YOUR INSTRUCTIONS:
From the article below on Steny Hoyer's run for House minority whip, retype the passage word for word, beginning at "Hoyer said he" and stopping after "to their campaigns.".

EXTRACTED TEXT:
══════

WASHINGTON - A member of the Maryland congressional delegation is positioned to become the second-most powerful Democrat in the House, in a post-election shakeup of the Democratic leadership.

Rep. Steny Hoyer, D-Mechanicsville, said he will run for the minority whip position, a job Rep. Nancy Pelosi, D-Calif., is leaving in her bid for the now- vacant minority leader position.

Hoyer said he has the support of 175 of the House's 208 Democrats and, so far, no opponent. He has been angling for the job for years, currying favor with Democratic congressional candidates this year by donating significant amounts of time and money to their campaigns.

The Center for Responsive Politics said Hoyer gave $610,475 to other candidates in this election cycle, the fourth-most of any congressman, and he stumped in more than 20 congressional districts.

"You not only round it (whip votes) up on the inside but from the outside as well," said Frank DeFilippo, a political commentator for WBAL Radio. "Heavy contributors can play a role in it."

The biggest donor to other candidates was Pelosi, who is running against Rep. Martin Frost, D-Texas, for the minority leader job that is being vacated by Rep. Dick Gephardt, D-Mo. Frost was 12th on the list of candidate-to-candidate donors.

DeFilippo called the whip job "one of those anonymous, inside-baseball positions" that carry more weight within the party than with the public. The whip, as the name suggests, is responsible for rounding up votes on key issues and bringing members of the caucus together.

Should Hoyer get the job, DeFilippo said, it would give the state bragging rights but will not significantly improve Maryland's legislative fortunes.

"Basically, what they do is round up votes," DeFilippo said. "People outside the beltway rarely know what whip does."

But Rep. Ben Cardin, D-Baltimore, said the position would bring Hoyer into the fold on key legislative decisions and into contact with the White House. This increased access can only help Hoyer serve his district, said Cardin, who is managing Hoyer's whip campaign.

Hoyer conceded that most of his constituents "really won't care what the whip does. What they care about is how effective can their representative be on behalf of issues they feel are important. As the second-ranking Democrat, I will have increased ability to serve my district."

A win will be redemption for Hoyer, who has twice run unsuccessfully for whip. Last year, he lost to Pelosi 118 to 95, and in 1991 he lost to then-Rep. David Bonior, D-Mich., 160 to 109.

Hoyer and his supporters credit his previous bids as proof that he has paid his dues and it's now his turn. They noted that it is unusual for someone to run opposed for whip.

"He is going to get it," Cardin said. "Steny got a lot of good will in the last two races and it will be reflected from his congressional caucus."

Hoyer will not endorse either Pelosi or Frost for minority leader, but is generally seen as a moderate. He blames Democratic losses in Tuesday's elections on the party's inability to communicate its message to voters nationwide.

"There is no doubt that the president was successful in nationalizing the election and focusing the electorate on the war with Iraq," Hoyer said. "It was not a result of people not agreeing with us on the issues, but we were not successful in communicating our message."

══════

SUPPLIED MATERIAL:
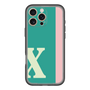 Slim Protection Premium Case［ オリジナル - initial color line - X green ］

══════

RESULT OF THIS TASK:
Hoyer said he has the support of 175 of the House's 208 Democrats and, so far, no opponent. He has been angling for the job for years, currying favor with Democratic congressional candidates this year by donating significant amounts of time and money to their campaigns.